> **Document extract**:
▼▼▼
The medical evidence from a doctor of long experience, whose qualifications were admitted, described the condition of the body. There were some cuts, bruises and scratches on her face extending into the scalp; a small cut on her nose, one cut on the upper lip and bruises over the face and each side of the neck; bruises on both arms and on one of her legs; one cut through and along the right eyebrow and above that another cut into the bone, with the skin peeled back; bruises over the chest wall and the abdomen was distended. On pressing the abdomen there was a 'slushing sound, a bogginess indicating fluid'; there was a 'crepitation' of bones over the left side of the chest and over the liver, fractured ends of bones rubbing together causing the same; there was a softness over the right side of the liver and there was no resistence from the ribs; numerous bruises were over both sides of the chest wall and back and considerable disfiguration; the ribs would push in and offer no resistence on pressure and the same slushing sound was exhibited on pressure on the chest wall; also 'crepitation of broken bones' over both sides of the chest wall. An autopsy disclosed that on opening the cranium the scalp was thickened from bruises but there were no bone fractures; when the chest wall was opened it was shown that the thoracic cavity and both lungs had collapsed; there were fractures of the ribs from the back which tore into the lung cavity on both sides, every rib on the right side from the seventh down being completely fractured and torn into the pleural cavity; some ribs on the left side were also fractured completely and also torn into the pleural cavity; there was a considerable amount of blood in the right chest cavity and the abdomen, grossly about five or six pints of free blood in the addominal cavity; the liver was also fractured in two places and a good sized part of the liver was torn loose completely. It was the opinion of this medical expert that some forcible blow produced the fracture of the liver and that death resulted from a forcible injury of some type and that the fracture of the liver as well as shock could have produced death; that these injuries were produced by some forcible blow which could have been caused from a man's fists or by kicking or stomping the body or by throwing it against a door facing.

The indictment was in five counts charging the defendant with murder in the first degree (1) by stomping his wife with his foot, (2) by kicking her with his foot, (3) by beating her with his fists, (4) by some means unknown to the grand jury, (5) by throwing her body into, upon or against a door facing. Just exactly the means which produced death is left to inference from the circumstances, but a verdict under any of the counts would have been proper. A general verdict was rendered.
▲▲▲
Please state how many counts the indictment contained, according to the court opinion excerpt.

> **The data**:
▼▼▼
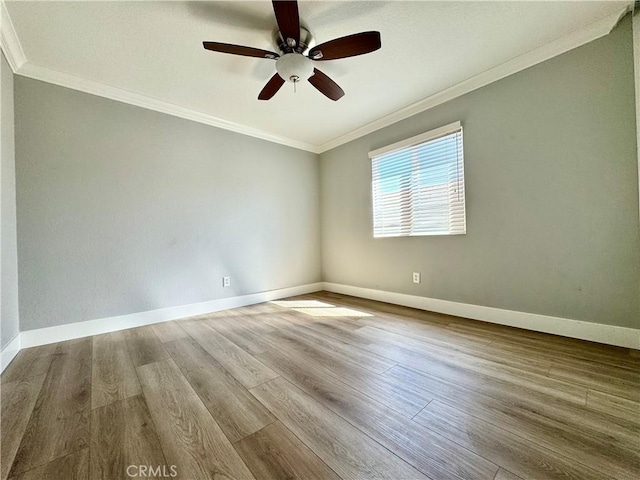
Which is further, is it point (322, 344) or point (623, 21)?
point (322, 344)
▲▲▲
> **Response for this exercise**: Five counts.